= Text under study =
# # # # # # #

- Also known as: The Nate Show
- Genre: Talk show
- Presented by: Nate Berkus
- Country of origin: United States
- Original language: English
- No. of seasons: 2
- No. of episodes: 291

Production
- Executive producers: Oprah Winfrey; Terry Murphy; Corin Nelson;
- Camera setup: Multiple-camera
- Running time: 42 minutes
- Production companies: Nate Berkus Entertainment; Curly One Productions; Harpo Studios; Sony Pictures Television;

Original release
- Network: Syndication
- Release: September 13, 2010 – May 24, 2012

Related
- The Oprah Winfrey Show

= The Nate Berkus Show =

American syndicated talk show (2010–2012)

The Nate Berkus Show, also known as The Nate Show, is an American talk show that premiered on September 13, 2010, hosted by interior designer Nate Berkus. The series aired on syndication during its original run from September 13, 2010, to May 24, 2012. The Nate Berkus Show is a spin-off of The Oprah Winfrey Show.

In September 2012, the Oprah Winfrey Network purchased the cable rights to The Nate Berkus Show, along with the first five seasons of Rachael Ray.

==Production==
The show was co-produced by Harpo Productions and Sony Pictures Television. It is taped in 1080i (HDTV) in Studio 42 at the CBS Broadcast Center in New York. The series was distributed by Sony Pictures Television, after Sony and NBCUniversal made agreements to launch the show on all 10 NBC owned and operated stations, as well as Harpo Productions.

# # # # # # #

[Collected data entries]
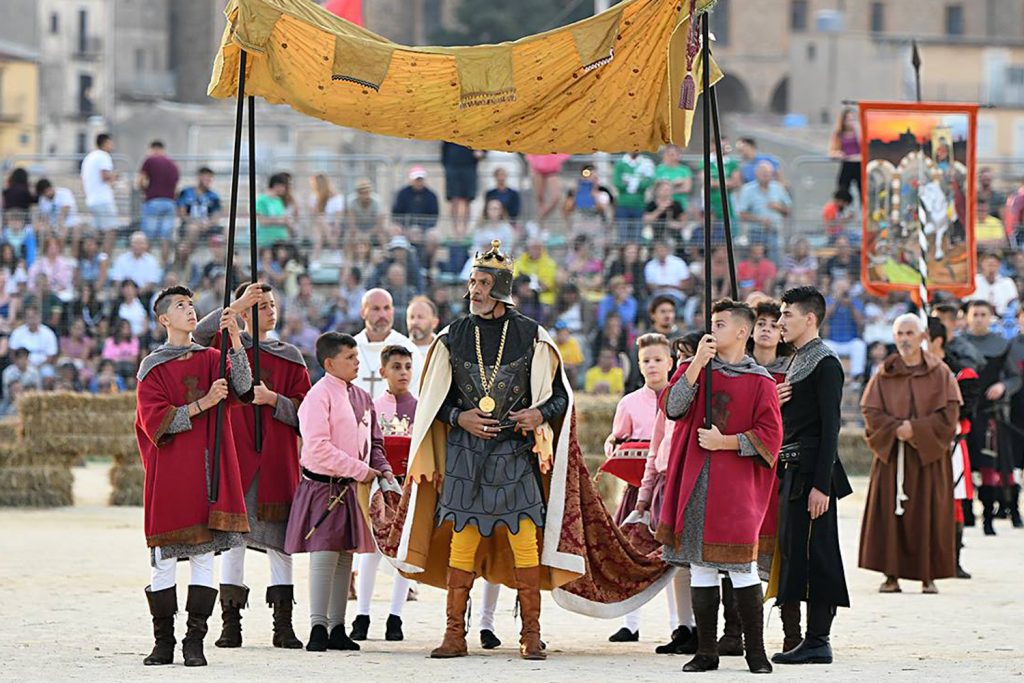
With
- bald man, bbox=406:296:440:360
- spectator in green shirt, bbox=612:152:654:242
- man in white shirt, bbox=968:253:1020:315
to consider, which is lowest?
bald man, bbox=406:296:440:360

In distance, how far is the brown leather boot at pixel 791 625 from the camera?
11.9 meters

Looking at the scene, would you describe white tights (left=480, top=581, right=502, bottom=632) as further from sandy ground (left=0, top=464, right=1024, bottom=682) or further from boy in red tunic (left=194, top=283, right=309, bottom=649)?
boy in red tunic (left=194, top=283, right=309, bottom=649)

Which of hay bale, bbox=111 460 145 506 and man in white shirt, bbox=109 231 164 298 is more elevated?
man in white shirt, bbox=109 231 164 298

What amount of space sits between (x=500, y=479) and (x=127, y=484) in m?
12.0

# # # # # # #

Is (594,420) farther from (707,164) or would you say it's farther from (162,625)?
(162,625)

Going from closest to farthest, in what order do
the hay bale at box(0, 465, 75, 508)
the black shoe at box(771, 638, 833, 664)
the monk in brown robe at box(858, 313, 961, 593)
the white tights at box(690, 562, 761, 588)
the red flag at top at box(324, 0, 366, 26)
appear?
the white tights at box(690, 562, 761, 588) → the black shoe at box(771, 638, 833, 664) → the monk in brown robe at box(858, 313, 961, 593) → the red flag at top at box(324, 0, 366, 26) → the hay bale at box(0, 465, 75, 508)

# # # # # # #

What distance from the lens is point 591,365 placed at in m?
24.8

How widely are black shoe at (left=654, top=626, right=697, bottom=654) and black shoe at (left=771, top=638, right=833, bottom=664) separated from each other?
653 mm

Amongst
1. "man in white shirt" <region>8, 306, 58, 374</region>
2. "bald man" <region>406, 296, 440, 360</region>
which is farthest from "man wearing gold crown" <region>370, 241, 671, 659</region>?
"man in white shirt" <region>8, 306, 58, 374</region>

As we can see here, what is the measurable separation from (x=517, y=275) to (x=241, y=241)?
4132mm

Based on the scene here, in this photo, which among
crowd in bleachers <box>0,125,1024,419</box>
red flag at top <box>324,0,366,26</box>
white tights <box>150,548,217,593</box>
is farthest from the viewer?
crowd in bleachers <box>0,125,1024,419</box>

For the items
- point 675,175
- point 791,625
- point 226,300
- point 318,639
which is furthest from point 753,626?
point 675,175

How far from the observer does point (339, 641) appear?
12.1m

# # # # # # #

= Task instructions =
- 1) According to the text about The Nate Berkus Show, where was the show taped?
- 2) Reproduce a passage from the text about The Nate Berkus Show, beginning at the words "Original release" and ending after "of Rachael Ray.".

= Results in order =
- 1) In Studio 42 at the CBS Broadcast Center in New York.

- 2)
Original release
- Network: Syndication
- Release: September 13, 2010 – May 24, 2012

Related
- The Oprah Winfrey Show

= The Nate Berkus Show =

American syndicated talk show (2010–2012)

The Nate Berkus Show, also known as The Nate Show, is an American talk show that premiered on September 13, 2010, hosted by interior designer Nate Berkus. The series aired on syndication during its original run from September 13, 2010, to May 24, 2012. The Nate Berkus Show is a spin-off of The Oprah Winfrey Show.

In September 2012, the Oprah Winfrey Network purchased the cable rights to The Nate Berkus Show, along with the first five seasons of Rachael Ray.